These experiments are required to improve model performance. You must conduct the following experiments and document your findings:

- Increase RNN_UNITS : This enhances the model’s ability to recognize deeper patterns but may increase training time.
- Experiment with EMBEDDING_DIM : Adjusting this can improve the quality of character representation.
- Stack multiple LSTM layers : This can help the model understand text more effectively.

**Submission Requirements**

- Perform at least three trials varying the parameters above.
- Keep the most performing plots and outputs in your Jupyter Notebook.


# GRU-Based Model

What is GRU?

○ ○ ○ ○ ○

_What you have to do:_ Rewrite the stretch of the model-experiment instructions from "- Stack multiple" through "your Jupyter Notebook.", swapping "three" for "five".

○ ○ ○ ○ ○

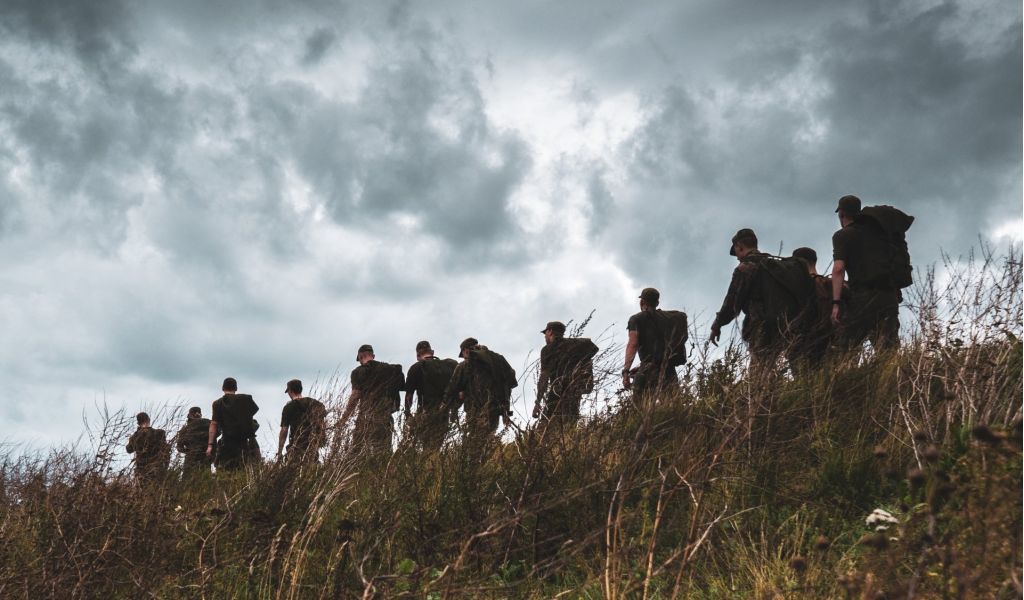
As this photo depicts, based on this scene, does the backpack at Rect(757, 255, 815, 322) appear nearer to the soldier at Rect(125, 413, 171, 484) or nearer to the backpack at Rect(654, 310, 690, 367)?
the backpack at Rect(654, 310, 690, 367)

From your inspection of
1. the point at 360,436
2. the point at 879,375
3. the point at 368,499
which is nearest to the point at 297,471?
the point at 360,436

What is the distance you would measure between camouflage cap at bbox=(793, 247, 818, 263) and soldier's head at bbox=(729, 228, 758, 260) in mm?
660

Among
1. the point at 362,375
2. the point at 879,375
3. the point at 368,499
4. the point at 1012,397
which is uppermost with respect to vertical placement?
the point at 362,375

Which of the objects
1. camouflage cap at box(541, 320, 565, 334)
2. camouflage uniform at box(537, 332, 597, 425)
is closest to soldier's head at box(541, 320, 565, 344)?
camouflage cap at box(541, 320, 565, 334)

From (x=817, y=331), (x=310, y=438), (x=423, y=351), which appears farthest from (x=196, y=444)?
(x=817, y=331)

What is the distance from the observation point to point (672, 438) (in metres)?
5.96

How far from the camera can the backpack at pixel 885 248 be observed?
24.1ft

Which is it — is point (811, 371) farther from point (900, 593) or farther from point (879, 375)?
point (900, 593)

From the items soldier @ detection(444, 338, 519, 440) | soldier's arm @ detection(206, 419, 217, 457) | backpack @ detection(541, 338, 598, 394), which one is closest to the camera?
backpack @ detection(541, 338, 598, 394)

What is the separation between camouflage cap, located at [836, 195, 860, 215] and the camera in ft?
24.9

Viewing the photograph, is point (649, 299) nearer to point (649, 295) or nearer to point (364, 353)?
point (649, 295)

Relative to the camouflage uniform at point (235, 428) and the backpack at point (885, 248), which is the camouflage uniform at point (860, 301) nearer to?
the backpack at point (885, 248)

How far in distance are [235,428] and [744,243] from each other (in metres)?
7.11

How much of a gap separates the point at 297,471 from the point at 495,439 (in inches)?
57.3
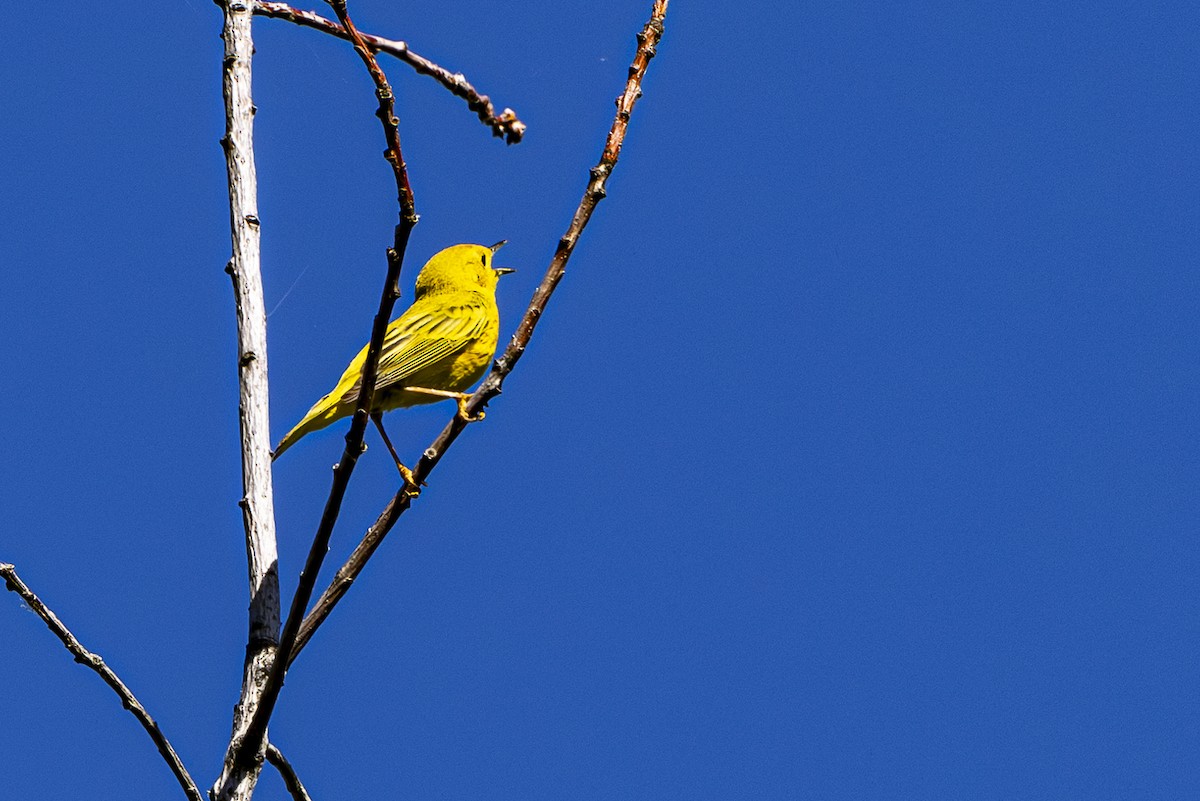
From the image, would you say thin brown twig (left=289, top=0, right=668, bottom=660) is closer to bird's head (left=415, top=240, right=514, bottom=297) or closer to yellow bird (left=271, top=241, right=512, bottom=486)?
yellow bird (left=271, top=241, right=512, bottom=486)

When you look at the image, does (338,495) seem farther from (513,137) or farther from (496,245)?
(496,245)

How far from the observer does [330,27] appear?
2744 mm

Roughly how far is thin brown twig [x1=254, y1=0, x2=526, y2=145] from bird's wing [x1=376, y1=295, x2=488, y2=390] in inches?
120

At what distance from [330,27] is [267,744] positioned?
168 cm

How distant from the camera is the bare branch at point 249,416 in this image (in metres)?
3.06

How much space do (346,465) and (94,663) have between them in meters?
0.73

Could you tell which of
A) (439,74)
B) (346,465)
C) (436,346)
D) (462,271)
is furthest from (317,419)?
(439,74)

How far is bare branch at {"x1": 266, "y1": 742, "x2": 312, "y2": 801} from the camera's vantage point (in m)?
3.15

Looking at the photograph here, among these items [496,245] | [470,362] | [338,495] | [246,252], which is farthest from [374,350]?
[496,245]

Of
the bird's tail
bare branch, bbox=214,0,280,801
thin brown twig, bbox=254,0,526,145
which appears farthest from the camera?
the bird's tail

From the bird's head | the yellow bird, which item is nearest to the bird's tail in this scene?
the yellow bird

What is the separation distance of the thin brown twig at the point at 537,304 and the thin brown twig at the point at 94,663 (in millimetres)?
354

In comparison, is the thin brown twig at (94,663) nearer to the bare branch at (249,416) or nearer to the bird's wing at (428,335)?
the bare branch at (249,416)

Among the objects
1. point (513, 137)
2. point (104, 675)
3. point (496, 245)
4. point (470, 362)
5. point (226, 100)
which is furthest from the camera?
point (496, 245)
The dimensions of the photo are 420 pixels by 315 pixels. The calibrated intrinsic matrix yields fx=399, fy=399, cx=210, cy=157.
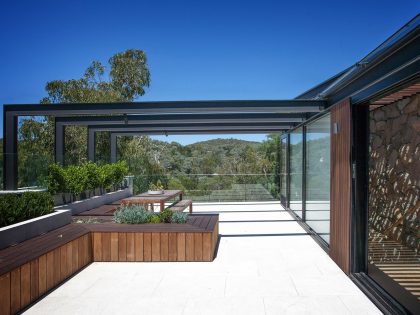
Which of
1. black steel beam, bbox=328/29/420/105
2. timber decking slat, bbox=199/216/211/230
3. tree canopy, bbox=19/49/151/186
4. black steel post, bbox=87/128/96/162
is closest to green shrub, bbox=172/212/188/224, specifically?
timber decking slat, bbox=199/216/211/230

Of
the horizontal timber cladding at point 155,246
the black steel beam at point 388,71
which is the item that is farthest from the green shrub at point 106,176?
the black steel beam at point 388,71

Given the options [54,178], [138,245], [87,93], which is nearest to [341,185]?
[138,245]

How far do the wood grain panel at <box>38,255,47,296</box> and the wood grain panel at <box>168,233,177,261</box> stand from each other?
74.1 inches

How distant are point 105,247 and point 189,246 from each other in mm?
1208

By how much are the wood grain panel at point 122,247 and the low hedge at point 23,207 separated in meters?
1.12

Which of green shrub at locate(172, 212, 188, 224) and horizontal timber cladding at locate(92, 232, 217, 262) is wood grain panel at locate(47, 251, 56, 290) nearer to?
horizontal timber cladding at locate(92, 232, 217, 262)

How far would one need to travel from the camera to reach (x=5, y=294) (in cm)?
345

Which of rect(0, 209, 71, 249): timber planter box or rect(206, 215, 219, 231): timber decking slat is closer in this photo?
rect(0, 209, 71, 249): timber planter box

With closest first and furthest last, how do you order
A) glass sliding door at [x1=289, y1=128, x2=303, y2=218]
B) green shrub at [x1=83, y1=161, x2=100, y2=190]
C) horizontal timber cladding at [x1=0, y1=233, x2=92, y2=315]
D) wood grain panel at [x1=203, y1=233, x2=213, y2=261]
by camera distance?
horizontal timber cladding at [x1=0, y1=233, x2=92, y2=315] → wood grain panel at [x1=203, y1=233, x2=213, y2=261] → green shrub at [x1=83, y1=161, x2=100, y2=190] → glass sliding door at [x1=289, y1=128, x2=303, y2=218]

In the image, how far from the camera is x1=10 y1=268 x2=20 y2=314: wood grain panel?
3.55 metres

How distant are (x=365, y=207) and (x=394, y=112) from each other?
8.60 feet

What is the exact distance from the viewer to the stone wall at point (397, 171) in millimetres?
5968

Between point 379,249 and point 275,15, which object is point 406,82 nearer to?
point 379,249

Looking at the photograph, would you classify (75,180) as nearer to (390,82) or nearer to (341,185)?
(341,185)
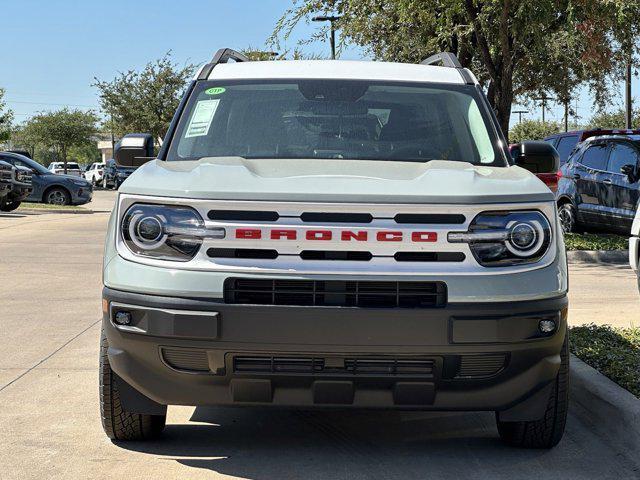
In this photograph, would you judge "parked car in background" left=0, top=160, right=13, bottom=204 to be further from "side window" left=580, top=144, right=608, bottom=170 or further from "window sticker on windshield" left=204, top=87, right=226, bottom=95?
"window sticker on windshield" left=204, top=87, right=226, bottom=95

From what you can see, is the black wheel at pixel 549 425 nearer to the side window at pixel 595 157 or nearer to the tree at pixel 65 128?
the side window at pixel 595 157

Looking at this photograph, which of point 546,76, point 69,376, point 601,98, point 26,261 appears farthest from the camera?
point 601,98

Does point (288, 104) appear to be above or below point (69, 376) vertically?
above

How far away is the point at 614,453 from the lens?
4.86 meters

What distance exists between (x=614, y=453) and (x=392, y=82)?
7.56 ft

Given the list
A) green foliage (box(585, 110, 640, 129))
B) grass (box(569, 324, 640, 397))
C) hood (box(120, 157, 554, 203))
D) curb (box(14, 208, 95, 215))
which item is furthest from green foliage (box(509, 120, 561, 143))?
hood (box(120, 157, 554, 203))

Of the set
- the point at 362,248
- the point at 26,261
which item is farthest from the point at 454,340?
the point at 26,261

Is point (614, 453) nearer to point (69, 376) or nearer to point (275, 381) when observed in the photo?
point (275, 381)

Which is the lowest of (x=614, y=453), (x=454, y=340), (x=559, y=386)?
(x=614, y=453)

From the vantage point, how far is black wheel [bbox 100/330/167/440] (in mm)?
4539

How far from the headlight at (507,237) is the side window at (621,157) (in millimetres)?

○ ○ ○ ○ ○

_Full answer:_
- Stack multiple LSTM layers : This can help the model understand text more effectively.

**Submission Requirements**

- Perform at least five trials varying the parameters above.
- Keep the most performing plots and outputs in your Jupyter Notebook.